At the urging of Congress, the FEMA administrator instructed the agency's staff to replace its current "without levee" approach with one that would better reflect the flood risk in areas impacted by non-accredited levees. In response, FEMA is developing a new approach, the Levee Analysis and Mapping Procedure (LAMP).

Although the LAMP approach is technically sound, gives some credit to non-accredited levees, and responds to Congress, it is a short-term response and is not based on modern risk-based analysis, the report says. It recommends that FEMA not implement the LAMP approach and instead focus its efforts on moving to a more modern risk-based analysis. The report also proposes interim steps to deal with non-accredited levees.

The flood risk analysis recommended by the report would use 21st century computational and mapping techniques to produce state-of-the-art risk estimates for all areas that are vulnerable to flooding. It would assess how well levee systems are likely to perform, taking into account the probabilities that the many components of a system will function as designed. Such an approach would give individual property owners a more accurate view of the risks they face and inform communities of their levee systems' limits and potential vulnerabilities. It would also be able to account for any partial protection offered by non-accredited levees.

The report also concludes that the National Flood Insurance Program is using a sound actuarial approach for calculating rates for the flood insurance policies it issues. However, the program is financially unsound overall because it is legislatively mandated to offer discounts on about one-fifth of the policies it issues. Rate setting for properties behind levees would be improved by using the modern risk analysis.

FEMA should encourage communities to develop and implement multi-method strategies to manage flood risk. In addition to structural methods such as levees and floodways, communities should consider non-structural techniques, which include flood-proofing, elevating or relocating structures, evacuation planning, and the purchase of flood insurance.

FEMA also should work with local communities to communicate flood risk to the public, following principles for effective risk communication, such as delivering the information at a local level and using consistent, repeated messages. Communicating flood risk is challenging, the report notes; for example, many people misunderstand "100-year floodplain" to mean that the area will only be flooded once every 100 years, when in fact it means that each year the area has a 1-in-100 chance of being flooded. A property located in the 100-year floodplain has a 26 percent chance of being flooded at least once during the lifetime of a 30-year mortgage payoff period.

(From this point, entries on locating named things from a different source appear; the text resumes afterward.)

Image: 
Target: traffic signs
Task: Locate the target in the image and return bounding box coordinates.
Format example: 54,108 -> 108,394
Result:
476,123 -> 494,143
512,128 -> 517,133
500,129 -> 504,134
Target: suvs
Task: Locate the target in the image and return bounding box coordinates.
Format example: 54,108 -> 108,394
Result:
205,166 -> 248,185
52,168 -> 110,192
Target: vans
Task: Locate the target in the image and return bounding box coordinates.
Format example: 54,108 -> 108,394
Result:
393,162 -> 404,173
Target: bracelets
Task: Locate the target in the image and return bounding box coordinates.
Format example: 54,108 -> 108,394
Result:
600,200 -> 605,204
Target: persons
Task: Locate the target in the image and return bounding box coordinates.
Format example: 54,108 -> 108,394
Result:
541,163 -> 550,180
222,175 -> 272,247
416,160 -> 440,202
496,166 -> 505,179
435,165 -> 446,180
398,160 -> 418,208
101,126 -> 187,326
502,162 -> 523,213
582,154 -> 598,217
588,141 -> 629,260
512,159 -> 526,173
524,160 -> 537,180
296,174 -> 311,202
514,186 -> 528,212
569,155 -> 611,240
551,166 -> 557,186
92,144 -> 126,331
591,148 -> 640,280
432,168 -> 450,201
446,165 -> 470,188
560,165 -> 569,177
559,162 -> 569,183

A first step in properly managing levee-related flood risk is to know the location, ownership, and condition of the nation's levees, along with what assets and lives they are protecting – information that is currently unclear, the report says. Some levees are under the authority of FEMA, while others are overseen by the U.S. Army Corps of Engineers, and each agency has a complementary but separate database for keeping this information. A preliminary analysis indicates that approximately 3,400 miles of levees (66 percent) in the NFIP are in both databases and may be operating under the oversight of both agencies. A comprehensive inventory of the nation's levees needs to be completed, the report says.

Effective management of national flood risk requires sharing of responsibilities among all levels of government and the public and closer collaboration among federal agencies, especially with respect to risk communication, the report concludes.